As an adult it’s much more complex and layered, depending on what you’re apologizing for–stubbing someone’s toes vs. intentionally ripping them a new one vs. unintentionally breaking a promise–and who they are to you–a stranger, a coworker, your child, a spouse or partner, a friend. I also have been accused of the “over apology” in that I say I’m sorry for things I should not claim responsibility for, and I would agree, it’s something I’m working on. But there are also plenty of times when a true apology is in order because I need to right a wrong–but I have also found it involves having a number of things in alignment:
1. Clarity & Awareness: An awareness and understanding of what I’m apologizing for–and clear communication of this to the injured party. This is why a blanket apology often falls on deaf ears, a recipient wants to know they’ve been understood…actually most people in general want to know they’ve been understood.
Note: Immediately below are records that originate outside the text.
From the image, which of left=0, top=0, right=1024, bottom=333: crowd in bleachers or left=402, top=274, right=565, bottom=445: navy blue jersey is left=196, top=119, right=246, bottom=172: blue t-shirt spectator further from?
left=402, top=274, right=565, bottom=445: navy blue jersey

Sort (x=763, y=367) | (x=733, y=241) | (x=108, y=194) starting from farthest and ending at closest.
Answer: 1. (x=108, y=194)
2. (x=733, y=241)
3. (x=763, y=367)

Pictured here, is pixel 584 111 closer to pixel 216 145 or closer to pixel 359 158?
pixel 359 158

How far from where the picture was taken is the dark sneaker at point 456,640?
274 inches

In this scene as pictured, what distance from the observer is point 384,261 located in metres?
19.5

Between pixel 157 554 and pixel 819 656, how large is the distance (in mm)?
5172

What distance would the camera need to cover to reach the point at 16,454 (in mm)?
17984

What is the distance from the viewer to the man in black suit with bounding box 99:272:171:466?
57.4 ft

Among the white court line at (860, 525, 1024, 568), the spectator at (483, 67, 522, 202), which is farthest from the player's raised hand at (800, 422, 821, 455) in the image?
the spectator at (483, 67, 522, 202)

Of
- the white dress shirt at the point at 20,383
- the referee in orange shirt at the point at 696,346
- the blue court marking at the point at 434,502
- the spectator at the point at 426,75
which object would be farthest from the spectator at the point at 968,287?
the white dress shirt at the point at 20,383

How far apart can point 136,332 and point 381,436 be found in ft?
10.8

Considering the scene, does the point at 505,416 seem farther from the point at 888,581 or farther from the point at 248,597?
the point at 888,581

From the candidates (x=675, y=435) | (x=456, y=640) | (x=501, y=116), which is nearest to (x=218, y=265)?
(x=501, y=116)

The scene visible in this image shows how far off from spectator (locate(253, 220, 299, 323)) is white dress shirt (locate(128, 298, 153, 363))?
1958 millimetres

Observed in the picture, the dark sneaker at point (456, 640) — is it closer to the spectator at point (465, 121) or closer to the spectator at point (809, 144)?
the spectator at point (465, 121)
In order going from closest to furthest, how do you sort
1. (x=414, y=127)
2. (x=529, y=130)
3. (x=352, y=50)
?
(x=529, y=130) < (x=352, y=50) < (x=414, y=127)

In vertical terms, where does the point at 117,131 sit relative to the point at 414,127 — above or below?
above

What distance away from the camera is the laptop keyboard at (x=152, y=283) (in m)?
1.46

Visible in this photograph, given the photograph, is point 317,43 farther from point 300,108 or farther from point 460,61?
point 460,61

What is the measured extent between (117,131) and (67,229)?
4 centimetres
2. Listen & Receive: Sometimes when an apology has been crafted and every word had been agonized over, it’s easy to forget that this is a dialogue, not a monologue, and listening is key–it’s not just about waiting for our turn talk. Our recipient may also have a response, may have their own feelings and may have their own thoughts. It’s important to hear them.
3. Learn: In short, don’t do it again.
4. Forget Expectations: Forgiveness may not come, and that’s ok. Apologizing with the sole purpose of getting redemption misses the point. The best experiences I’ve had happened when I’ve taken right actions and then let go of the results…
5. Forgive & Accept: An apology is not the time to air gripes. Ideally, at this point there is an understanding about what my part is and I’ve made peace with that…if not, perhaps it’s not time for an apology yet.
The best thing about a honestly felt apology is that it is a gift not only for the recipient, but for the giver as well regardless of the ultimate outcome.